Des économistes pour étudier la question économique,  des philosophes pour travailler sur l’acceptabilité de la problématique et aussi des juristes pour se pencher sur le volet légal. Bref, créer une communauté scientifique avec des compétences multidisciplinaires pour aboutir et répondre aux besoins sociétaux.  La cité de l’innovation va donc comprendre 4 grandes plateformes, chacune dédiée à une des thématiques. L’idée est que les chercheurs puissent valider leurs travaux à l’intérieur de ces plateformes et que les entreprises qui opèrent dans ces 4 secteurs puissent tester le matériel que devra acquérir cette cité en plus de sa mission de  créer un véritable  incubateur.

Les langues d’abord

Un centre de langues étrangères appliquées verra le jour également  dont les travaux seront lancés en décembre prochain, indique le président de l’Université Cadi Ayyad, Abdellatif Miraoui. Plusieurs langues y seront enseignées (français, arabe, anglais et même l’amazigh). L’idée est de répondre aux besoins de la faculté des langues et lettres avec une restructuration sur l’aspect linguistique. 6.000 m2 seront dédiés à ce centre.
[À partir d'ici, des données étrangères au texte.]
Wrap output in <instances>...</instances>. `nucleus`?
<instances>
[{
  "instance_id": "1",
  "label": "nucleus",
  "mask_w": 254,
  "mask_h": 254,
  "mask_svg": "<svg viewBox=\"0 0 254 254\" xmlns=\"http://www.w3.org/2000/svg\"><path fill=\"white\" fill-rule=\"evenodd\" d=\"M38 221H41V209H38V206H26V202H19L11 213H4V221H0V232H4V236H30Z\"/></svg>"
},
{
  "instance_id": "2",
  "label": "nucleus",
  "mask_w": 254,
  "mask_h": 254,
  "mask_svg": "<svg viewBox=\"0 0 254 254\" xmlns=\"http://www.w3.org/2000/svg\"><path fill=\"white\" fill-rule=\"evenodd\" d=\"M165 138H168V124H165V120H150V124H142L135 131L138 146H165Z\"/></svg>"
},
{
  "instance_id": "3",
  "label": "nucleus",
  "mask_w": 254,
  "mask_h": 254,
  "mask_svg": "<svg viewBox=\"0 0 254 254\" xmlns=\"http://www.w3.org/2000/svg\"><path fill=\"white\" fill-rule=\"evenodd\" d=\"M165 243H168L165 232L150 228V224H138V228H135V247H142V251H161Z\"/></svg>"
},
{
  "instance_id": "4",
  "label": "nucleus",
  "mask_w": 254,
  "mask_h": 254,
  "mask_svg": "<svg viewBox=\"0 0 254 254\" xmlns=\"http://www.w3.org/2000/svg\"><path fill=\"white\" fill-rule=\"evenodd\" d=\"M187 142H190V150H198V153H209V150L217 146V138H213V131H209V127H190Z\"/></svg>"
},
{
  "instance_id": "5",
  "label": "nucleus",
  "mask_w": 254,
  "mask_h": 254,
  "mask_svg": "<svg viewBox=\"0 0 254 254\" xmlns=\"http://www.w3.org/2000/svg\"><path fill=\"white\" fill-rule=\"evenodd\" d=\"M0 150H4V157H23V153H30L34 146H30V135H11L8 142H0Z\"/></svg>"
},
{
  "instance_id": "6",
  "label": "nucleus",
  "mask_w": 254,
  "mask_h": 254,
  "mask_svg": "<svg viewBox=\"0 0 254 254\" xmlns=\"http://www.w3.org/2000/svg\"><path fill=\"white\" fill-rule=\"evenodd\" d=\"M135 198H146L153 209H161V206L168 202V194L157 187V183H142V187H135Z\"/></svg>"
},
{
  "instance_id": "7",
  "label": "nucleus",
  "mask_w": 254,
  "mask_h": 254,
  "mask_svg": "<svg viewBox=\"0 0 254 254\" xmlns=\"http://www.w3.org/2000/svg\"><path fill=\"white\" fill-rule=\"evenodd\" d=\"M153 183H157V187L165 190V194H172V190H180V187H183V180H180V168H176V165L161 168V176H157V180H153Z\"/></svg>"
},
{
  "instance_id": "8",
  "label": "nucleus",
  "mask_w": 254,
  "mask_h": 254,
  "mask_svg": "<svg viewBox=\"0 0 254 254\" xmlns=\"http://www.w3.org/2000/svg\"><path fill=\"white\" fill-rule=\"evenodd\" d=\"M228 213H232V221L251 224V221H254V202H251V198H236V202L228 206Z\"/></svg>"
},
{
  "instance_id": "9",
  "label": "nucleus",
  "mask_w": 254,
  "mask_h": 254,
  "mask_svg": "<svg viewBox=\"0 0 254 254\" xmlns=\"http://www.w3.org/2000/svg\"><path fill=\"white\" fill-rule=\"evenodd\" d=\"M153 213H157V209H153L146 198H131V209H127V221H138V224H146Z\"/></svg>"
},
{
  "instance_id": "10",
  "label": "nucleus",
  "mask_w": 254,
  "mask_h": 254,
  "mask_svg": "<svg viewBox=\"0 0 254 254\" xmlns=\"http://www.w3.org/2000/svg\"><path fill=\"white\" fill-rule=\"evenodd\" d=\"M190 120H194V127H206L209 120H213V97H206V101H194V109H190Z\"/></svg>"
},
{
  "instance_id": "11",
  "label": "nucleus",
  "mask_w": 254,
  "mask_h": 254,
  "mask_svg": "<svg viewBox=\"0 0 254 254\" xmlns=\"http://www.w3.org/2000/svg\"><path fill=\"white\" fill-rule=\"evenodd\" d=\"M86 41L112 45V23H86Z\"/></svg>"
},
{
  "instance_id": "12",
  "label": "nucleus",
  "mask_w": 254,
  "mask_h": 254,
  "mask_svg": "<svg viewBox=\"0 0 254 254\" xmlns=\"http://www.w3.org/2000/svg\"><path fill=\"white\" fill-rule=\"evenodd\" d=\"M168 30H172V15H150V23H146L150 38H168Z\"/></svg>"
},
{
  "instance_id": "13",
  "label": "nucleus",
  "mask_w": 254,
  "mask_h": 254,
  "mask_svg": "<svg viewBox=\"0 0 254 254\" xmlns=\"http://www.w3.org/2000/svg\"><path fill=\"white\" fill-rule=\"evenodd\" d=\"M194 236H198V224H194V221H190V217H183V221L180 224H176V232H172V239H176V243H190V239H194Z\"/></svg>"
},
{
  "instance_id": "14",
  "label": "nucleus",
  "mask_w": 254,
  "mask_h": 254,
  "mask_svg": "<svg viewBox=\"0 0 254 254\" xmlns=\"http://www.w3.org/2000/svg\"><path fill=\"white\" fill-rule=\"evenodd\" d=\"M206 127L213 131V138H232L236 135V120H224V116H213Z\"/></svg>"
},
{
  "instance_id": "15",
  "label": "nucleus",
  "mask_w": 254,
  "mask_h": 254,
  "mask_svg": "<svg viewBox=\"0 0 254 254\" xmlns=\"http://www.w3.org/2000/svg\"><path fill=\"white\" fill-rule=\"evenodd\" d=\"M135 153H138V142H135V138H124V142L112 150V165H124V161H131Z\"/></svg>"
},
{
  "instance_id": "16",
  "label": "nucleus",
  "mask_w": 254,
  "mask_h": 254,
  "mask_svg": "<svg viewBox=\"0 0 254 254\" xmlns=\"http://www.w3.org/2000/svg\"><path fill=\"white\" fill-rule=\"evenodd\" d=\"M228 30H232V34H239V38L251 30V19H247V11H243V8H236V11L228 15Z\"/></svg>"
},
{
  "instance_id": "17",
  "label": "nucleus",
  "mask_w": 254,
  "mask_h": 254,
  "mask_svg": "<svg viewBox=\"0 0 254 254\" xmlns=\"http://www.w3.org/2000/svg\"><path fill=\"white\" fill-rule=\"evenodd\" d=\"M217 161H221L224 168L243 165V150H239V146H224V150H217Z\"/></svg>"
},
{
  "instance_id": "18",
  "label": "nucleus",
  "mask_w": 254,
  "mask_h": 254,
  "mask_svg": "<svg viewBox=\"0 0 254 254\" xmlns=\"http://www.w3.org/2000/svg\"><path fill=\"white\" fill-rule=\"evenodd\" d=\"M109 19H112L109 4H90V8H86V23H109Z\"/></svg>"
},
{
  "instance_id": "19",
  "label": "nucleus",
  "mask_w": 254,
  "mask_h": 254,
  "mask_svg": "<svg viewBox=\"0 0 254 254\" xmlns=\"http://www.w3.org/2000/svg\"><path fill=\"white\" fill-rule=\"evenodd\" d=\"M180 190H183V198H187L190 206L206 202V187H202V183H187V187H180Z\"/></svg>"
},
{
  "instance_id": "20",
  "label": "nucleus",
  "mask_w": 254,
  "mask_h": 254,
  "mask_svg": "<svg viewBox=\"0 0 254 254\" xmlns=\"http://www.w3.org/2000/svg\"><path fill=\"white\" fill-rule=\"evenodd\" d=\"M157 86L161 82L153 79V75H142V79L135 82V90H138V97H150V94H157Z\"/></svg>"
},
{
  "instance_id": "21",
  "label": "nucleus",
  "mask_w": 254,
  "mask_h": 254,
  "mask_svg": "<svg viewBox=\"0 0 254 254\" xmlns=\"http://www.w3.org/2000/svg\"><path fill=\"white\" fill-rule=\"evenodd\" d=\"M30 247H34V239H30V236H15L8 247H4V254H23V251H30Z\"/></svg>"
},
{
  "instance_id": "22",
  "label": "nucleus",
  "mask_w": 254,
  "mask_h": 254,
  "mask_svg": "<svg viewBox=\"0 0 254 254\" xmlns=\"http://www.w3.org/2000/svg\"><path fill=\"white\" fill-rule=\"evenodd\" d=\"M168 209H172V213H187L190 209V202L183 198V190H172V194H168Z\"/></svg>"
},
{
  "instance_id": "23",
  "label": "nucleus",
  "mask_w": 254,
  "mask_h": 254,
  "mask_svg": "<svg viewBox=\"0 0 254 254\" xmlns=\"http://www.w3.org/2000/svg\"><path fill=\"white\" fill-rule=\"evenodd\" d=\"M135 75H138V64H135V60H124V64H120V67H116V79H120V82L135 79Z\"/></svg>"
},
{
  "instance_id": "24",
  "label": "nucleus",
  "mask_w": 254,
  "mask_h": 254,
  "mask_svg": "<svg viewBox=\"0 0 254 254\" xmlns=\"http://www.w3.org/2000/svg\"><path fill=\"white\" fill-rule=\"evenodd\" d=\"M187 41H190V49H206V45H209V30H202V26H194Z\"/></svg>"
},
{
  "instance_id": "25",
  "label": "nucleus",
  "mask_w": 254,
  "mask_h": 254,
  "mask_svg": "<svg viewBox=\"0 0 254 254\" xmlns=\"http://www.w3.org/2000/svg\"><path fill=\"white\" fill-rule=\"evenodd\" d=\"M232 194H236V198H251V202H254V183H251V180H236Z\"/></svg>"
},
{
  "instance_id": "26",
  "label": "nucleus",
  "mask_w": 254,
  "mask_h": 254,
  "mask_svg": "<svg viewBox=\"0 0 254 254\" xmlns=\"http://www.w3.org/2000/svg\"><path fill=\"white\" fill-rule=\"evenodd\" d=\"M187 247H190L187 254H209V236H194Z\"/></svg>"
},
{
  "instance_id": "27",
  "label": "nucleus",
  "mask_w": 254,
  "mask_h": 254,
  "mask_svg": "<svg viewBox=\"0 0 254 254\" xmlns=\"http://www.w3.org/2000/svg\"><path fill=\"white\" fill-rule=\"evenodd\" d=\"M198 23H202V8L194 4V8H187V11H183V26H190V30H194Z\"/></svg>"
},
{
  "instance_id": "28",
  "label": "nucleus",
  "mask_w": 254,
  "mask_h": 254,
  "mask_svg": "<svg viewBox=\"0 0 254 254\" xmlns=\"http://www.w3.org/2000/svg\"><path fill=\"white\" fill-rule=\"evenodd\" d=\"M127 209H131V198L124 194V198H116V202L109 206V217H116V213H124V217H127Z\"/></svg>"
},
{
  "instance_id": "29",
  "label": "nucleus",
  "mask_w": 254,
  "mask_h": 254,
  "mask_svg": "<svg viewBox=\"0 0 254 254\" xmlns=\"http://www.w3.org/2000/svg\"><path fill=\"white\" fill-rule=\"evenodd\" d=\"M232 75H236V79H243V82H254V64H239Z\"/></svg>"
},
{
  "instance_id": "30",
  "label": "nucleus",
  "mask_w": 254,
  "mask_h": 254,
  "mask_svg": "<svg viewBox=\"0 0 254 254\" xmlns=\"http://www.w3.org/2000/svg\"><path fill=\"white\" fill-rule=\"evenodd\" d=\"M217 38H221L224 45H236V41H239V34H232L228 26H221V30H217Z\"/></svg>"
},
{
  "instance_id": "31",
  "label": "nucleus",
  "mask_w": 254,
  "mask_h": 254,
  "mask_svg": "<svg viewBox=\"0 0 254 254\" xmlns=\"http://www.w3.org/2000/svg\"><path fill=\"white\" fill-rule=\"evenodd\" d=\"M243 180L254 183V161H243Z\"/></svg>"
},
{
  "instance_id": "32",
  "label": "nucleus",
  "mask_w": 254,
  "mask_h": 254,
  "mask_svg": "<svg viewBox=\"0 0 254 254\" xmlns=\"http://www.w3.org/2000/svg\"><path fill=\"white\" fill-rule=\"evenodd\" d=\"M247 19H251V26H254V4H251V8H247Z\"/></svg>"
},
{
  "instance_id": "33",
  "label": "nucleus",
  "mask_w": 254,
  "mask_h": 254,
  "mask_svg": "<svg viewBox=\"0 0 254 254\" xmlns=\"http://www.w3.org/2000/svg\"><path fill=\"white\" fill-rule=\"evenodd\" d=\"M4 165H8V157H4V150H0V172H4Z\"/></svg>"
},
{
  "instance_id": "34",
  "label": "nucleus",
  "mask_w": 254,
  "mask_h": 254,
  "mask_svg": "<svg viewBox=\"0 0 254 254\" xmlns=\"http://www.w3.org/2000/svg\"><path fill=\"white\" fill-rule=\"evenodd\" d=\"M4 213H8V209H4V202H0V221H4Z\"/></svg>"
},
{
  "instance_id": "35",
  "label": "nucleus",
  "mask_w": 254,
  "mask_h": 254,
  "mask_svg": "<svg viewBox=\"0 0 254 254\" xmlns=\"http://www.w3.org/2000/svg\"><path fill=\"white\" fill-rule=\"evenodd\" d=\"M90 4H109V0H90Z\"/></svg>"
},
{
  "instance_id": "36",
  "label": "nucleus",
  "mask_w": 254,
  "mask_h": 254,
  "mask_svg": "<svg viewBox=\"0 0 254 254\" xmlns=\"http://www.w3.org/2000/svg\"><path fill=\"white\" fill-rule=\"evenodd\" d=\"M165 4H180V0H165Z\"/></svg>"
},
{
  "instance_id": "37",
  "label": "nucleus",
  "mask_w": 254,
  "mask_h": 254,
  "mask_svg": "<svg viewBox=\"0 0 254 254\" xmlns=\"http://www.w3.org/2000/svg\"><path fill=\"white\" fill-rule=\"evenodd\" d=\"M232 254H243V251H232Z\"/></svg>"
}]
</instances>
Il sera également ouvert à des étudiants étrangers pour des formations intensives en langue arabe. Cet institut pourra être également ouvert aux nouveaux bacheliers, futurs étudiants. A noter que, souvent, les étudiants de 1re année de faculté sont en déficit de langue suite à un enseignement arabisant pendant le lycée. Une fois arrivés à l’université, ils sont obligés de switcher en mode français -les profs  ne donnent les cours qu’ en français-. Et c’est l’un des facteurs de l’échec et de l’abandon universitaire.